Oral History

Weissport is on the east side of the Lehigh River, directly across the river from Lehighton. The town was once the site of Fort Allen, a frontier stronghold and sanctuary built by Benjamin Franklin during the French and Indian Wars (1754-1763). Its original name of New Gnadenhuetten (“new cabins of peace”) was given to it by Moravian settlers in the 1760s.

In 1783, a Philadelphian named Col. Jacob Weiss purchased 700 acres in the area from the Moravians, including New Gnadenhuetten. Weiss brought his family there in 1785 and renamed the town Weissport in 1792.

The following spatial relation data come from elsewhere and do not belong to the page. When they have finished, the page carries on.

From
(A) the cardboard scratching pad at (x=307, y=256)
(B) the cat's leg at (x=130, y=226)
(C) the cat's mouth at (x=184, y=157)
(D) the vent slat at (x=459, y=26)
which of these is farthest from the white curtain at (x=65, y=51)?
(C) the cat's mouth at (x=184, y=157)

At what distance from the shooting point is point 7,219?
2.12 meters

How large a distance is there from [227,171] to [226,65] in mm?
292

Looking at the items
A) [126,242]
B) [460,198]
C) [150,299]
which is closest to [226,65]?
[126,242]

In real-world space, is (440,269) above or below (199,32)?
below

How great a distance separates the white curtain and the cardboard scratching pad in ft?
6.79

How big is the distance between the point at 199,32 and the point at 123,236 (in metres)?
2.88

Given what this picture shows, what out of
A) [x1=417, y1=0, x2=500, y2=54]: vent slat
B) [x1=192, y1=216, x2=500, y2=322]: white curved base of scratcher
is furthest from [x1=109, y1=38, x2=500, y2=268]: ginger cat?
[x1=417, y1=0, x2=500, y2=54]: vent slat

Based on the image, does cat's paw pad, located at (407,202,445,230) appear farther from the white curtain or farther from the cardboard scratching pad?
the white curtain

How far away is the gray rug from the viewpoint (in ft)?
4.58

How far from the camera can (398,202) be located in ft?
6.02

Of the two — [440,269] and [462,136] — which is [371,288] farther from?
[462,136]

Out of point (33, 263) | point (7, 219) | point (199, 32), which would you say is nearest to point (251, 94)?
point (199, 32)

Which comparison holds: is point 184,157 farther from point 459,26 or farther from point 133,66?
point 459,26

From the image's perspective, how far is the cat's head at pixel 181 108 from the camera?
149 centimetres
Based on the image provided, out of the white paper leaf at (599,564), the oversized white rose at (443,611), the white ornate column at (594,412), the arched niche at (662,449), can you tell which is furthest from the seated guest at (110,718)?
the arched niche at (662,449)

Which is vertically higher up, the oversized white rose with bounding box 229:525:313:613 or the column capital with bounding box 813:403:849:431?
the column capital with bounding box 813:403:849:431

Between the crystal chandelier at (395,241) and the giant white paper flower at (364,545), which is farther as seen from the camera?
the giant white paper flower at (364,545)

Weiss played an important role in the founding of the anthracite coal industry in Carbon County. In 1791, anthracite was accidentally discovered in the area near Summit Hill by a local hunter named Philip Ginder. Thinking it may be the “stone coal” rumored to provide hot fires when burned, Ginder took his find to Col. Weiss for inspection. Weiss promised Ginder 300 acres of land if he showed where the coal was found. Ginder obliged and Weiss took Ginder’s shiny black specimen by horseback to Philadelphia and had it further inspected by several men including his brother-in-law, Charles Cist. Upon authentication, Weiss traveled back home but did not give Ginder the land he promised for his discovery.

Weiss and his Philadelphia friends then formed the Lehigh Coal Mine Company. The mining operations of the company, however, were not successful, and the mine remained neglected for several years until it was purchased by Josiah White and Erskine Hazard, who eventually formed the Lehigh Coal and Navigation Company. White and Hazard also built and owned the Lehigh Canal and the famous Switchback Railroad that linked Mauch Chunk to the coal mines around Summit Hill.

The Lehigh Canal opened in 1829 and became a vital part of Weissport’s livelihood. By 1832, Lewis Weiss, a son of Col. Weiss, began building boats for the Lehigh Coal and Navigation Company and the Morris Canal & Banking Company. As long as the canal prospered, so did Weissport. Both sides of the canal became a bustling manufacturing complex. There was a planing mill, blacksmith shop, a covered dry dock, three general stores, two coal yards, and storage sheds for metal and lumber. Literally hundreds of mules crowded nearby stables. There was even a mule-powered railway for hauling canal boats out of the water and into the repair yards. Nearly everyone in Weissport depended on the canal and the canal depended on the town.